Also wanted to add that my dogs don't have a skin problem or anything. The rinse just smells so good and makes their hair soft and shiny.  We used it at the last salon I worked for and I had to have it for my dogs.


----------



## Jax's Mom (Apr 2, 2010)

ChancetheGSD said:


> The groomers secret weapon is....*looks around and whispers* The dryer!


Blast! I don't even have the patience to dry my own hair, let alone an entire dog made of fur! LOL


----------



## CLARKE-DUNCAN (Apr 8, 2011)

We only bathe our shepherd 3-4 times a year as we don't want to rid him of all the natural oils in his coat that keeps it looking silky and shiny! We either use a special hypo-allergenic shampoo or Johnsons golden baby shampoo! The hypo-allergenic has no harsh colous chemicals or perfumes so its good for dogs with skin conditions. We brush him everyday with his slicker brush and i fine comb for around his ears. Also if you wipe over his coat with a piece of velvet it gets rid of dust particles and stray hairs that still remains on the coat. It also makes the coat shiny especially if your dog has a black saddle! My aunt uses a doggy deodrant spray on her shi-tzu Glad I spelt that right!! he he!


----------



## JakodaCD OA (May 14, 2000)

I vary,,on Masi, I mostly use a black enhancing shampoo, then I blow her out after spritzing her with mink oil


----------



## ChancetheGSD (Dec 19, 2007)

LOL! If you saw what it blew out of a dog I think you might consider it. (Dog doesn't even have to be wet to blow out the coat! Woo!) For $100 they're well worth the investment and time.  Considering how long it takes to brush them and sweep a house....xDD


----------



## Rerun (Feb 27, 2006)

It's absolutely the force dryer.


----------



## Lilie (Feb 3, 2010)

I use horse related products and when they are all rinsed off I spray with Show Sheen.

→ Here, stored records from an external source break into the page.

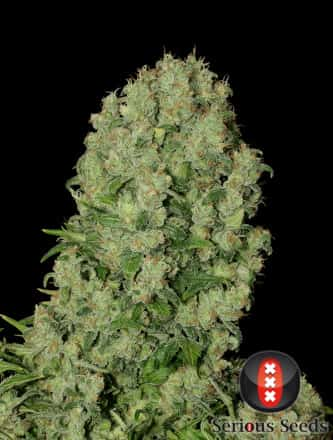 White Russian > Serious Seeds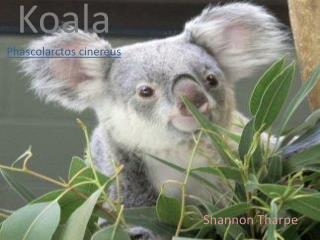 Koala Phascolarctos cinereus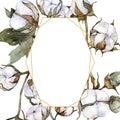 White cotton floral botanical flower. Watercolor background illustration set. Frame border ornament square.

It helps with the knots etc. on my LH GSD, and makes him soft and shiney with out the blow dryer.


----------



## KendraLovey (Jan 17, 2011)

ChancetheGSD said:


> LOL! If you saw what it blew out of a dog I think you might consider it. (Dog doesn't even have to be wet to blow out the coat! Woo!) For $100 they're well worth the investment and time.  Considering how long it takes to brush them and sweep a house....xDD


 
Good to know! My house has been a hairy mess!


----------



## JakodaCD OA (May 14, 2000)

I second having a blower, I have had one for 10 years, and there is no way I could live without it


----------



## Jax08 (Feb 13, 2009)

I use only an emu oil shampoo that I get from a local pet store. Jax is really good about the blow dryer. She just lays at my feet until I roll her over to dry the other side.


----------



## gsdheeler (Apr 12, 2010)

I use Crown Royale #3 shampoo and rinse then for blow out I use their Magic Touch grooming spray. If you have GSDs a metro dryer is a must, cuts brushing time.


----------



## Samba (Apr 23, 2001)

I use Miracle Coat Shampoo and #1 All-systems botanical conditioner(small amount diluted in pitcher poured over the dog). Rinse and rinse after each. Then the forced air dryer. We do this quite a bit for showing. Coats come out beautiful. 
It can take me a couple of hours in removing undercoat, bathing where you rinse and rinse afterward and then the drying. It is time consuming! Soft water is a big help also.


----------



## Stosh (Jun 26, 2010)

Our groomer uses Mane and Tail, then blows the heck out of his long coat!


----------



## robinhuerta (Apr 21, 2007)

gsdheeler.....we use the same products! LOVE THEM!


----------



## Lin (Jul 3, 2007)

I want a force air dryer so bad. 

But to duplicate the "fluffyness" without one, use a shop vac on blow. I do that when I need to dry Tessa faster. In fact it makes her a little TOO fluffy lol, the fur over her croup tends to stick straight up for a few days after.


----------



## vicky2200 (Oct 29, 2010)

Generally I use whatever dog shampoo is on hand, usually an oatmeal one. I also use human conditioner on them on occasion ( not sure if this is recommended, but I havent had any problems with it.) Depending on the weather, I may let them run around outside to dry off, but they dont roll in the dirt so this isnt a problem for me. When the weather is bad or its muddy I do blow dry them, and they do look nice. I recently got a spray from petsmart that deodorizes them and is supposed to help cut back the shedding. Not sure if it helps the shedding but it makes them smell nice.


----------



## doggiedad (Dec 2, 2007)

i use organic shampoo when i bathe him.
i brush several times a week with a pin brush
an a under coat comb. i brush and comb in all
directions. my has had 3 maybe 4 or 5 baths in 3 years.


----------



## KLCecil (Jul 1, 2010)

#1 All Systems Deep Cleaning and Conditioning and the Force Air. 
I have used #1 All Systems Super-Rich Protien Lotion Conditioner and really like that stuff too.


----------



## Chicagocanine (Aug 7, 2008)

My favorite grooming products are made by Les Poochs. They make products for groomers and they are really nice, natural ingredients and they smell wonderful without being too strong or flowery/artificial smelling. I love how nice and soft their coats are when I use this stuff. I usually use a shampoo and conditioner. The type I use is called Pooch Puppy (male scent) and I use it because I love the smell. When I had a white dog I used their white dog shampoo, Pooch Bright, and it always got his fur REALLY nice and shiny white (he had black spots too, and they were also very shiny and bright with that shampoo.)
They are a little pricey, but you dilute them with 20 parts water to 1 part shampoo so a pint bottle lasts forever, making it worth the price.

I used to use grooming sprays on my Golden but I don't use them very often for Bianca. O


----------



## jeng0304 (May 1, 2010)

If I could find someone to just blow out my dog once a week, I would.

Most definitely the dryer.


----------



## PaddyD (Jul 22, 2010)

No products. Just regular brushing and an occasional damp towel.


----------